How is someone supposed to know if what her doctor or midwife suggests is best for her if she doesn't know her options or the risks and benefits of each choice? Medicine is just a drop of water in the 5 gallon bucket of knowledge that exists in the world. Obstetrics is an even smaller part. Then take into account where the person went to school, what books they used, which journals they follow and read...you can't expect a person to know everything. Women need the tools and knowledge so that they can be educated about their own care. So that when they hear bad advice or are offered procedures that contradict evidence-based care, they see a red flag.
When women have this knowledge, they are empowered. They can take control of their pregnancies and births and advocate for themselves. They don't have to close their eyes and hope that their providers know what they are doing. They can make decisions, including the decision of which providers to hire. Did you hear that? You are HIRING your providers. You pay them to provide a service. If you don't like their service, don't pay them. Find someone else. So many women stay with their OBGYN for their births just because that was who did their annual pap smear. Swiping your cervix with a q-tip has nothing to do with having a baby. Interview your providers. Find one that works for you. Make a birth plan. Prepare for your birth.
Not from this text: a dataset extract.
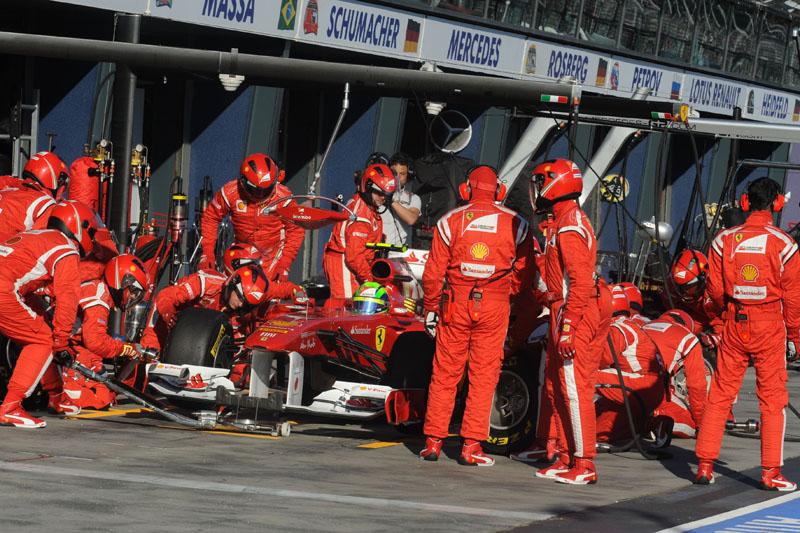 Pilotos da Ferrari tiveram de fazer 3 pit stops durante a prova da Austrália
Then surround yourself with support. Find supportive providers, for sure, but make sure whoever else is invited to take part in this experience with you is 100% on board. This may mean they need to be educated about the decisions you made so that they understand. If someone is not supportive, they have no business being in your birth space. This is YOUR body, YOUR baby, and YOUR birth. I have seen women with all the information and capabilities available to them let go of their birth experience because when it came down to it, they weren't supported.
This is what I hope to accomplish. I want to provide women with the tools they need to be informed, empowered, and supported. I want women to be able to own their birth experience. This doesn't mean that everything will always go perfectly. Sometimes, rarely, complications do occur. But if you are an active participant in your birth and you own the experience, you will be the one dealing with problems if they arise and you can still be empowered and supported in those situations. Birth should be something you accomplish, not something that happens to you.